Document passage ▸
--

Awesome to see this here! A lot of this work was done by an undergrad as part of his thesis, and I summarized the work in this Twitter thread along with our planned directions for 2022 (https://twitter.com/ChrisRackauckas/status/14772748124604497...). Though the abstract also captures the idea quite well too:
Abstract: This thesis proposes an advanced, generic and high-level code rewriting and analysis system in the Julia programming language, providing applied equality saturation in the presence of multiple dispatch and metaprogramming. We show how our system can practically solve some challenging problems: Can programmers implement their own high-level compiler optimizations for their domain-specific scientific programs, without the requirement of them being compiler experts at all? Can these optimizers be implemented by users in the same language and inside the same programs they want to optimize, solving the two-language problem? Can these compiler optimizers be written in a high-level fashion, as equations, without the need to worry about the rewriting ordering? Thus, can symbolic mathematics do high-level compiler optimizations or vice-versa?
For those who are not compiler experts, let me try to give a simplified (but not really wrong) explanation.

--

Entries ▸
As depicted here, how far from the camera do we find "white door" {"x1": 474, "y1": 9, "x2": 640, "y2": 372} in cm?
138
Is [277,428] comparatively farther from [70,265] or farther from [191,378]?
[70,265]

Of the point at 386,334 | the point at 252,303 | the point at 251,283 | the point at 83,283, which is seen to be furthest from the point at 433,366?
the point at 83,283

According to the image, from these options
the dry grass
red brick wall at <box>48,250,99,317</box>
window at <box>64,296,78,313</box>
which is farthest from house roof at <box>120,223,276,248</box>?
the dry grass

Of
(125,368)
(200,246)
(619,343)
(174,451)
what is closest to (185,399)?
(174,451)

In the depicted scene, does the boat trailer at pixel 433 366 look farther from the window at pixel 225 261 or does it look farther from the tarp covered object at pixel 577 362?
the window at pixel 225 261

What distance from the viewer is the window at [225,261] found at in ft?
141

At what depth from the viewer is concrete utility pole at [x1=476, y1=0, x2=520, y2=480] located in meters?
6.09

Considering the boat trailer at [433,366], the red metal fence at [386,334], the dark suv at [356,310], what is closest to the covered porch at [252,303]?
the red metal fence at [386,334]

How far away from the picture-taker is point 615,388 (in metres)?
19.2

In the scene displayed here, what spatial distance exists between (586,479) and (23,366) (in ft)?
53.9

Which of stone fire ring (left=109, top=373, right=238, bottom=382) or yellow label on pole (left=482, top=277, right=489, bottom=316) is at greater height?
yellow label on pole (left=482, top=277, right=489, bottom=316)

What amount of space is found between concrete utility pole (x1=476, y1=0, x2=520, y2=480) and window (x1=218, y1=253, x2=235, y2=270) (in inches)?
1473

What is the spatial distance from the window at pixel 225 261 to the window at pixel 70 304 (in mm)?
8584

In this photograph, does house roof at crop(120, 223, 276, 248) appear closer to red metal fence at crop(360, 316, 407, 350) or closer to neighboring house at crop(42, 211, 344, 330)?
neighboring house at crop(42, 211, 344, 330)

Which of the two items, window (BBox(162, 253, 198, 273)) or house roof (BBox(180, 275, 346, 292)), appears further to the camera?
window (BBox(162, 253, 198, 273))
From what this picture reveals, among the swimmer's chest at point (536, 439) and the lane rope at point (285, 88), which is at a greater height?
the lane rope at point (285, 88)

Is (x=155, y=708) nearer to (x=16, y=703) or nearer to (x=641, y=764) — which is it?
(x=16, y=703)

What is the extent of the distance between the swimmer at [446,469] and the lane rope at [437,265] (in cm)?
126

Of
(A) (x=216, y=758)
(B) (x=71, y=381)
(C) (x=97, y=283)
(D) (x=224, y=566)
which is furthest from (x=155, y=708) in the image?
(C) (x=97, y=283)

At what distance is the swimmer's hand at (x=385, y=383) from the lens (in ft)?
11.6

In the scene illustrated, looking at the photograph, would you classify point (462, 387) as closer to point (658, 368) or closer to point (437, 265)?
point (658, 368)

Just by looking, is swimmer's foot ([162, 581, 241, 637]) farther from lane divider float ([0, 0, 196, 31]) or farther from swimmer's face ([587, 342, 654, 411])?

--

Exercise A ▸ In the Julia thesis post, which programming language is the code rewriting and analysis system built in?
Exercise B ▸ Please pick up the Julia thesis post where it stops and keep writing.
The material has no connection to the Julia thesis post.

Answer A ▸ Julia.

Answer B ▸
About 10 years ago, a paper came out on using something called equality saturation to do compiler optimization. This is a fancy term that really means "generate all equivalences in the IR rather than destructive IR updates".
IE if you have
a = 5 + 5
"Destructive" optimizers will rewrite this to:
a = 10
"Equality saturation" would simply annotate this with
<a = 10>
a = 5 + 5
Rather than destroying the original program.
Each optimization generates sets of equivalences and equalities, rather than updating the IR. Over time, equality saturation has moved to more formally expressed rewrite systems as the optimizers.
Something eventually comes through and picks the most "optimal" set of equivalent code for the program.
Note that almost all compilers already do this in various phases for various reasons - LLVM and GCC both, for example, annotate the IR with inequalities and other equivalences prior to doing value optimizations, etc.
Equality saturation has it's niceties:
1. phase ordering is less of an issue- assuming you do this well, you will have no missed optimizations due to alternative representations that were not chosen.
2. more formalized rewrite systems are often verifiable, simpler, and have less bugs
It also has downsides:
1. lots of memory
2. very complicated exploration of the optimization space - none of the optimizations know which set of equivalences will be chosen in the end, so if they want the best code, they have to explore optimizing all the equivalences that have been generated before.
3. Most rewrite passes (formally expressed or not) individually are not optimal enough (and some can be proven impossible to make optimal) that you will still end up with phase ordering issues, just less of them, whether you express your passes as formal rewrite rules or not. In general, most of these problems end up as NP-hard constraint solving problems or equivalent.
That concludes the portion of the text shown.